Segment Start: EXTRACT TO READ
This is an automated email from the ASF dual-hosted git repository.
ueshin pushed a commit to branch master
in repository https://gitbox.apache.org/repos/asf/spark.git
The following commit(s) were added to refs/heads/master by this push:
new f54644719535 [SPARK-55296][PS][FOLLOW-UP] Disconnect the anchor for
more cases to mimic the CoW mode behavior
f54644719535 is described below
commit f546447195356ab5e838cd4170fb8fe16f7973ba
Author: Takuya Ueshin <[email protected]>
AuthorDate: Tue Feb 24 12:15:16 2026 -0800
[SPARK-55296][PS][FOLLOW-UP] Disconnect the anchor for more cases to mimic
the CoW mode behavior
### What changes were proposed in this pull request?
This is another follow-up of apache/spark#54375.
Disconnects the anchor for more cases.
### Why are the changes needed?
The anchor can be disconnect in most cases with pandas 3 to mimic the CoW
mode behavior.
### Does this PR introduce _any_ user-facing change?
Yes, it will behave more like pandas 3.
### How was this patch tested?
The existing tests should pass.
### Was this patch authored or co-authored using generative AI tooling?
No.
Closes #54437 from ueshin/issues/SPARK-55296/cow_series.
Segment End: EXTRACT TO READ
Segment Start: RECORDED INFORMATION
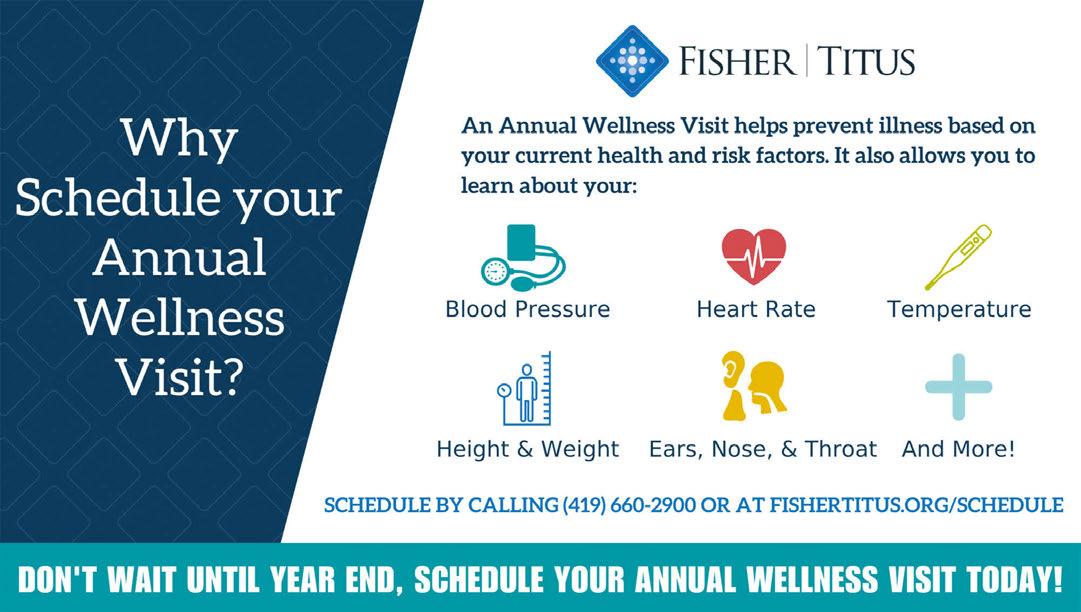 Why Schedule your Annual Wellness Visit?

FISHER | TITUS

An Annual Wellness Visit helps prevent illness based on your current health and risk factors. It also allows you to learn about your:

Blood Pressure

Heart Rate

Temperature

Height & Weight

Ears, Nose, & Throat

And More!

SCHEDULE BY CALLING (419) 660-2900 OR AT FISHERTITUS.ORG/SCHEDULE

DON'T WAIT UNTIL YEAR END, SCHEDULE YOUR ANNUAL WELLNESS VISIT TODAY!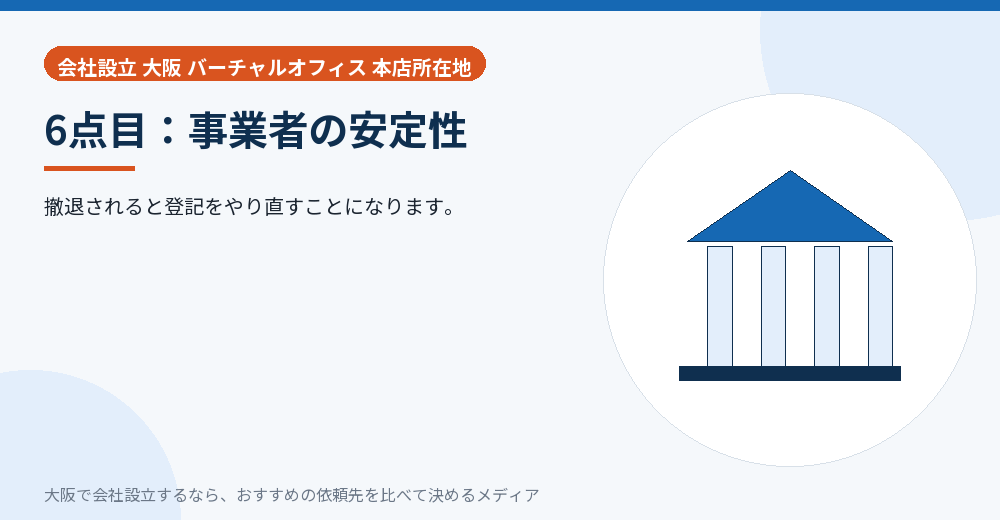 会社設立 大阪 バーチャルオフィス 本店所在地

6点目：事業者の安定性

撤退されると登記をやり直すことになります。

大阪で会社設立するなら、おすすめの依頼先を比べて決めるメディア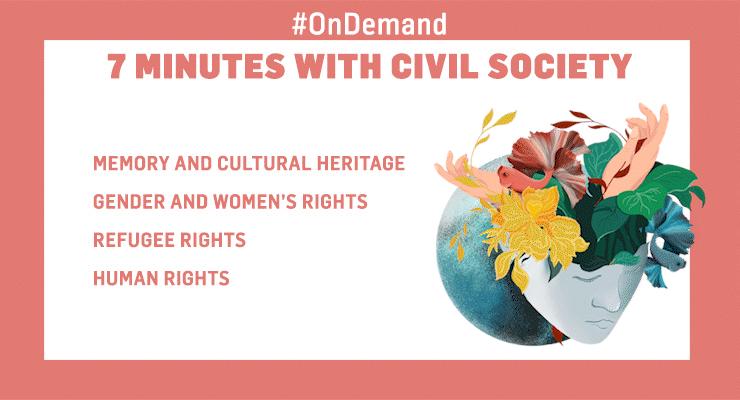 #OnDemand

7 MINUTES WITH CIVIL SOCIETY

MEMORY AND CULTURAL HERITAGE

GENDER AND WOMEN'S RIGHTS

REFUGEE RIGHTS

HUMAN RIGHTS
Segment End: RECORDED INFORMATION
Segment Start: RECORDED INFORMATION
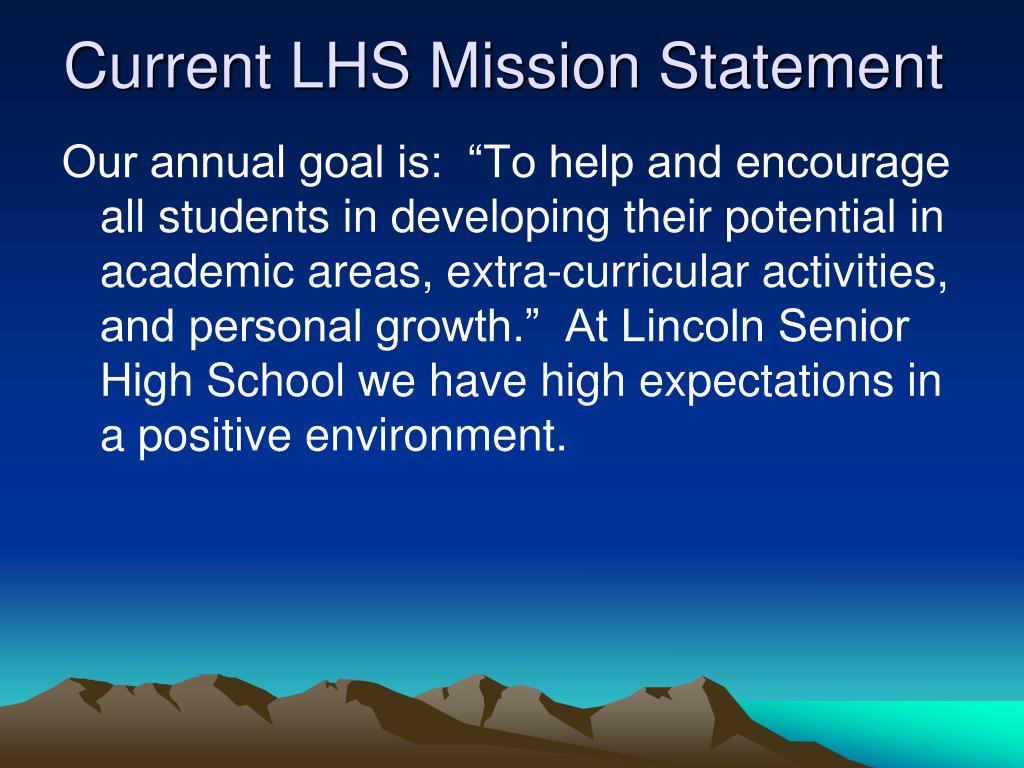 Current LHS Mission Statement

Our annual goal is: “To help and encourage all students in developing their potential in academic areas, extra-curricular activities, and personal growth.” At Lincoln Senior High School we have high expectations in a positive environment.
Segment End: RECORDED INFORMATION
> _EXERCISE REQUIREMENTS_: Print the commit notice exactly, everything from "ueshin pushed a" down to "this pull request?". The items are independent material, unconnected to the commit notice.

> _TASK OUTPUT_:
ueshin pushed a commit to branch master
in repository https://gitbox.apache.org/repos/asf/spark.git
The following commit(s) were added to refs/heads/master by this push:
new f54644719535 [SPARK-55296][PS][FOLLOW-UP] Disconnect the anchor for
more cases to mimic the CoW mode behavior
f54644719535 is described below
commit f546447195356ab5e838cd4170fb8fe16f7973ba
Author: Takuya Ueshin <[email protected]>
AuthorDate: Tue Feb 24 12:15:16 2026 -0800
[SPARK-55296][PS][FOLLOW-UP] Disconnect the anchor for more cases to mimic
the CoW mode behavior
### What changes were proposed in this pull request?